20A.2If such Independent Auditor reports, or a Party discovers, an inaccuracy in any statement or computation that has resulted in an over-payment or an under-payment of an amount by a Party (a "Payment Error") the amount of such Payment Error (together with interest thereon calculated at the rate of EIBOR plus one per cent (1%) per annum from and including the date on which the Payment Error occurred (which for the purpose of this clause 20A.2 means the date on which such sum was paid or the last date on which it should have been paid) up to but excluding the date of actual payment or repayment under this clause 20A.2, with monthly rests), shall be paid within ten (10) Business Days of the receipt of notification from the other Party of such Payment Error, provided that no adjustment for any Payment Error shall be made after a lapse of thirty six (36) months from the end of the year in which such Payment Error occurred.

########################################

Given task 1: Reproduce the dataset items word for word, without the pictures.
Given task 2: Pick up the contract clause on payment errors at the point where it stops, and write what follows.

Dataset items

########################################

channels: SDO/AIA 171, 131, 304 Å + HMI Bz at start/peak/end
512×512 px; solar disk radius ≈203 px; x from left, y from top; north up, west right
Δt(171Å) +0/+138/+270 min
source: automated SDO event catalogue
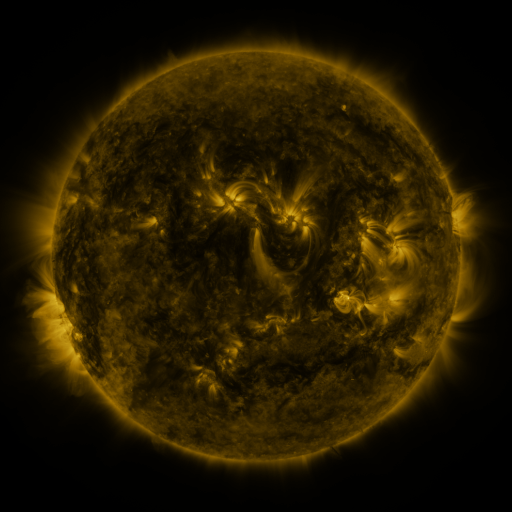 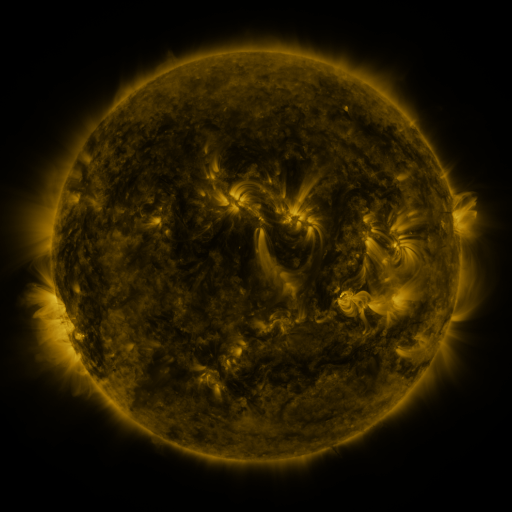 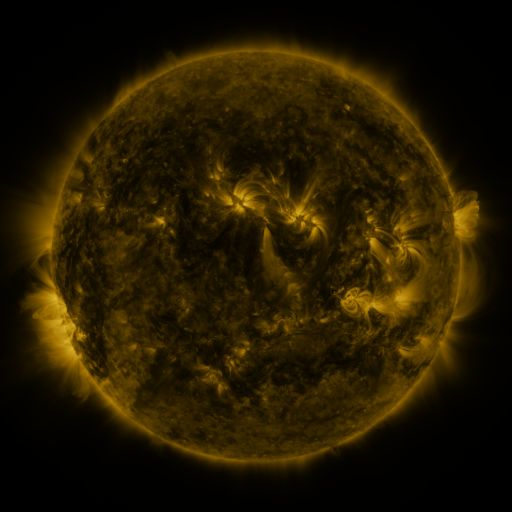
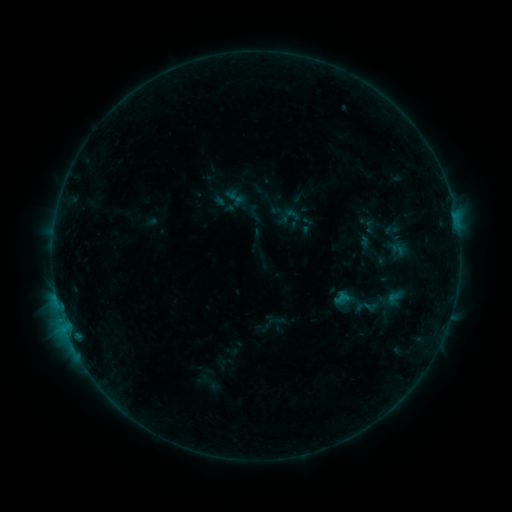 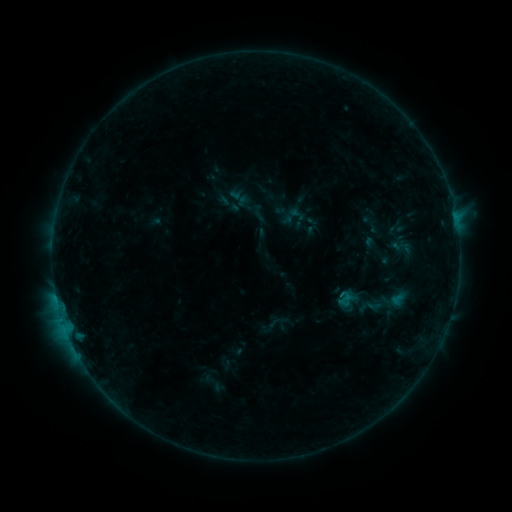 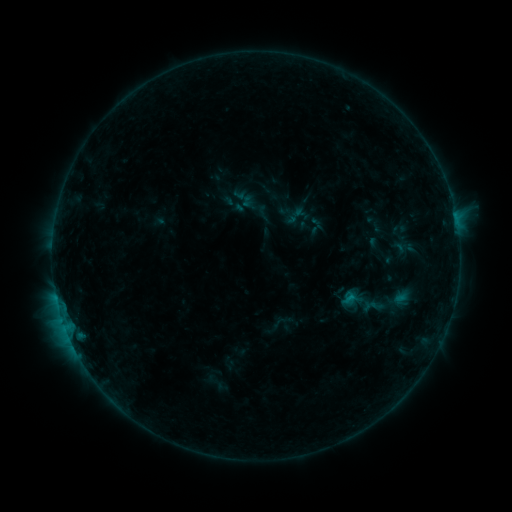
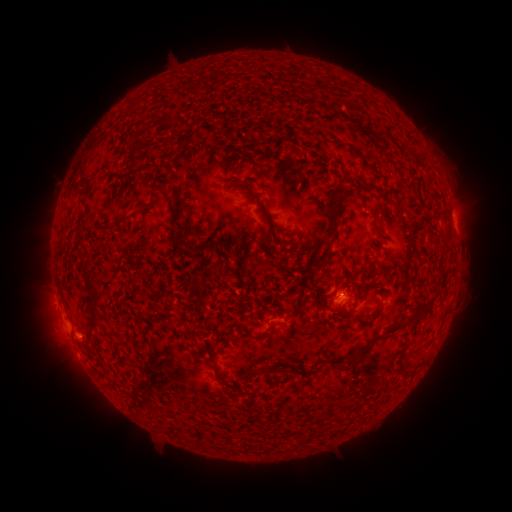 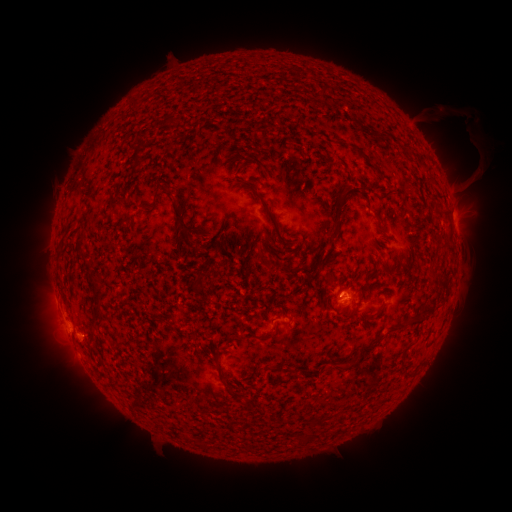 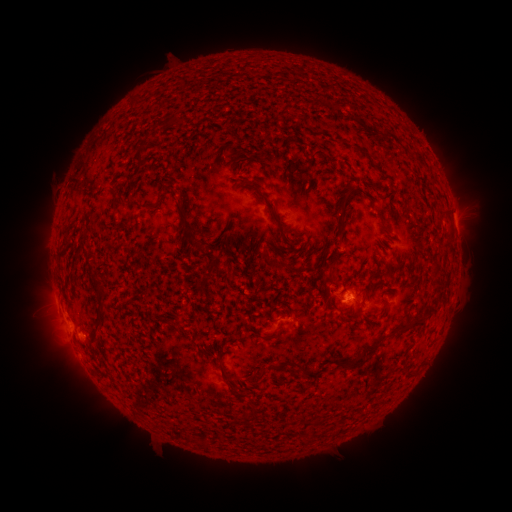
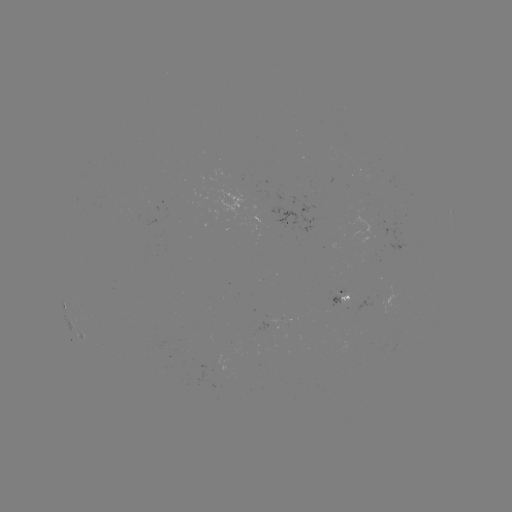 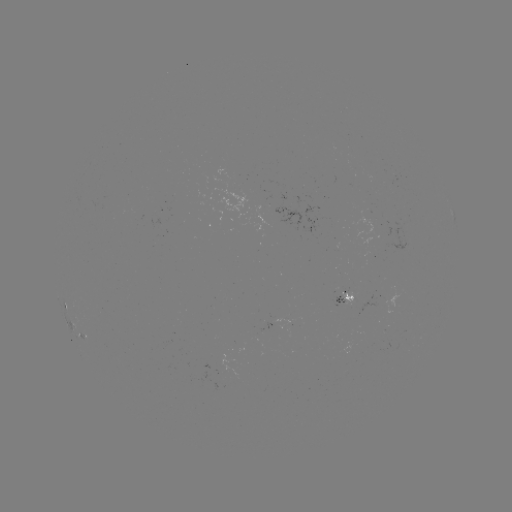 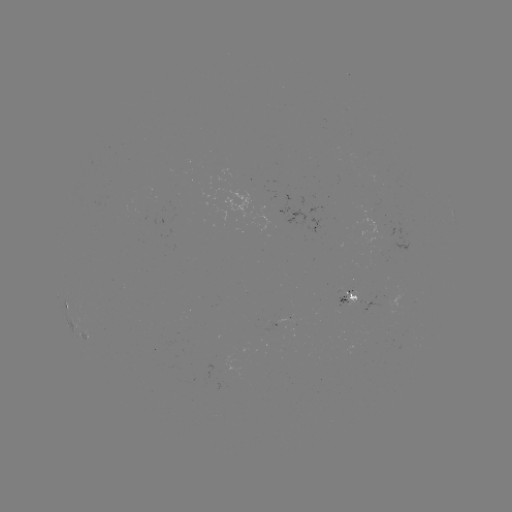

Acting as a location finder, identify filament eruption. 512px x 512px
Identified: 457,129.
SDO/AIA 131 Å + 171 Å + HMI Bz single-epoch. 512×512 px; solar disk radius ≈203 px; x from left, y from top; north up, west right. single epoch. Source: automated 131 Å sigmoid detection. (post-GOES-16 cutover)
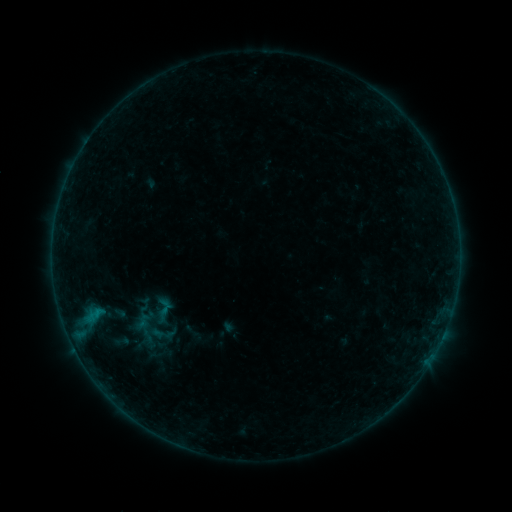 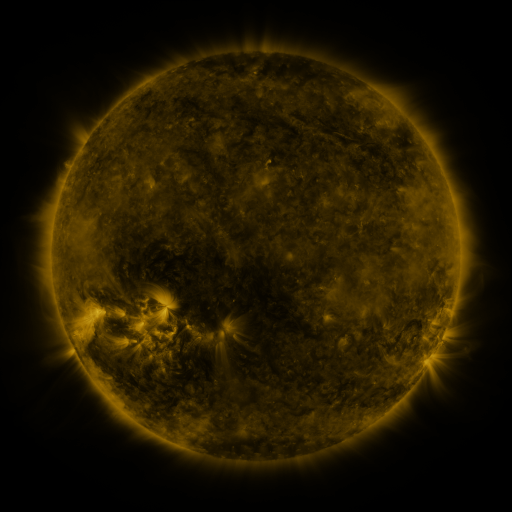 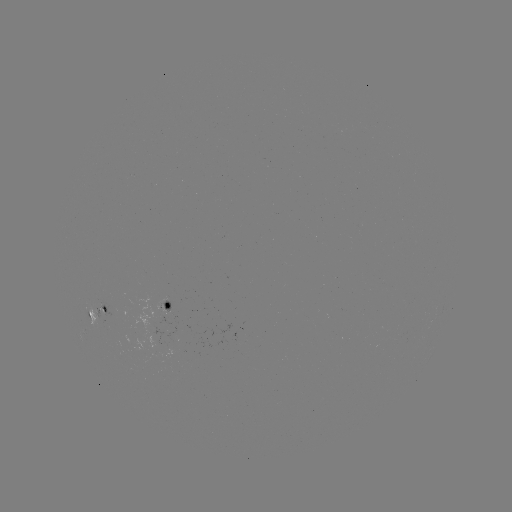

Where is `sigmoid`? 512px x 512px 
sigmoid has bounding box [108, 333, 135, 349].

########################################

Output 1:
channels: SDO/AIA 171, 131, 304 Å + HMI Bz at start/peak/end
512×512 px; solar disk radius ≈203 px; x from left, y from top; north up, west right
Δt(171Å) +0/+138/+270 min
source: automated SDO event catalogue

Acting as a location finder, identify filament eruption. 512px x 512px
Identified: 457,129.
SDO/AIA 131 Å + 171 Å + HMI Bz single-epoch. 512×512 px; solar disk radius ≈203 px; x from left, y from top; north up, west right. single epoch. Source: automated 131 Å sigmoid detection. (post-GOES-16 cutover)

Where is `sigmoid`? 512px x 512px 
sigmoid has bounding box [108, 333, 135, 349].

Output 2:
20A.3The cost of any review and report by an Independent Auditor shall be borne:

20A.3.1if a Payment Error is discovered, by the Party whose records were reviewed; and

20A.3.2if no Payment Error is discovered, by the Party which requested the review.

F. insurance

This section sets out additional insurance obligations on the ESCO in respect of the provision of insurances. These clauses may be included for high value projects where having the appropriate insurances in places at all times will be critical. One of the key clauses included in this section is the Customer's right to procure insurance at the ESCO's expense if the ESCO has failed to maintain appropriate insurance during the Term.

24INSURANCE[17]

24.4The ESCO shall provide certificates of currency or other documentary evidence satisfactory to the Customer upon the Customer's request to demonstrate that it has adequately discharged its obligations under this clause 24.

24.5The ESCO shall not amend or make any material alterations to the terms of any insurance policy without the Customer's prior written approval.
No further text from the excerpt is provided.